But if he does win Indy in this or any other year, no-one doubts where his focus will fall next: he wants to do the triple and having already won the Monaco Grand Prix, he will want to do the same at Le Mans.
Actually, I think Le Mans will be a whole lot easier to win than Indy. Not that he will be there this summer, but freak occurrences aside, there will be only five cars on the grid that can win the race (two Porsches and three Toyotas), so all he’d need is a seat in one of them already to have a 20 per cent chance of victory. And insofar as Le Mans cars are set up conventionally and race around a conventional track with downforce, acceleration and braking all a little reduced from what he is already very used to, he’ll adapt to the driving challenge far quicker. But even this will not be easy: he’ll have to get used to driving at night, factor in gentlemen drivers in massively slower cars and work with other drivers for the good of the team, which conceptually is as far from the winner-takes-all and your team-mate is your greatest enemy approach of F1 as it’s possible to get.

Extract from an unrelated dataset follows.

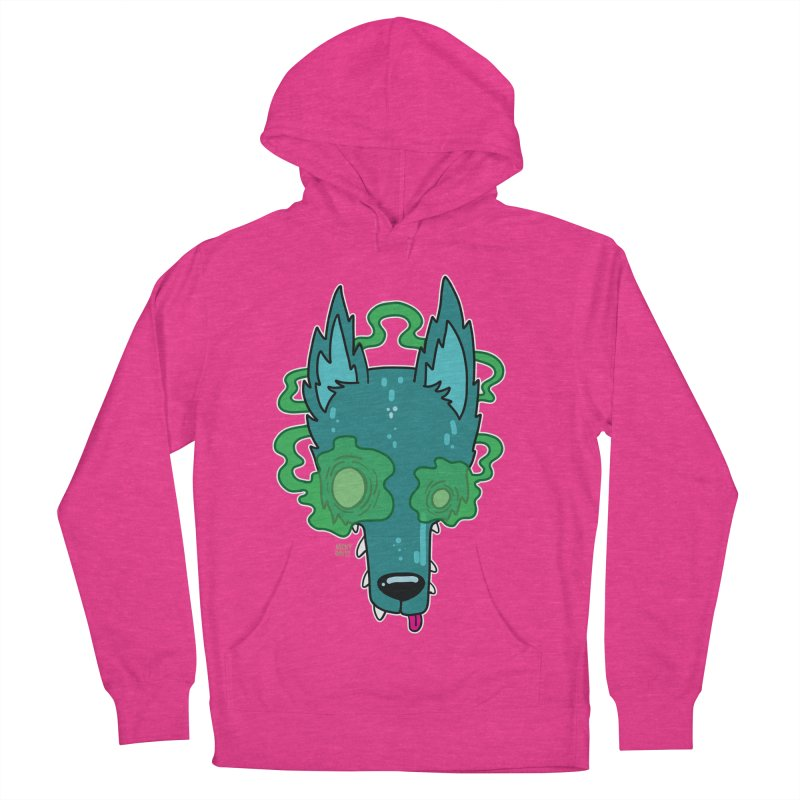 WOLF Men's French Terry Pullover Hoody by Nicky Davis Threadless Shop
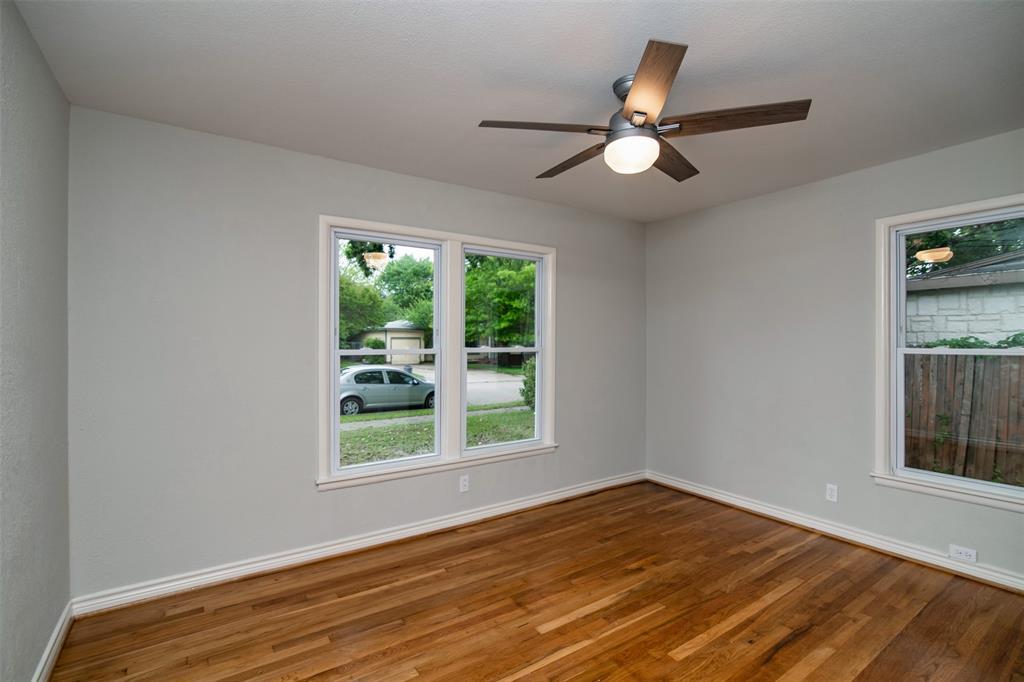500 Ellen  Avenue, Hurst, Texas 76053 - acquisto real estate best listing listing agent in texas shana acquisto rich person realtor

The triple he seeks is so hard to achieve that, to date, only one man has done it, that other double F1 world champion Graham Hill. But Hill did so at a time when drivers were free to race in as many different series as their calendars allowed in cars that were much simpler and less sensitive to set up changes than those of today. So the task Alonso has set for himself may seem the same on paper, but in reality, it is immeasurably more difficult. And I know no better than you if he will manage it. All I would say is that I’d still place him in the top three most talented drivers in Formula 1 so if I were to back anyone to do it, he’d be near the top of the list. And if he does pull it off it will be a far greater achievement than Hill’s: indeed it will stand among the greatest feats in motor-racing history.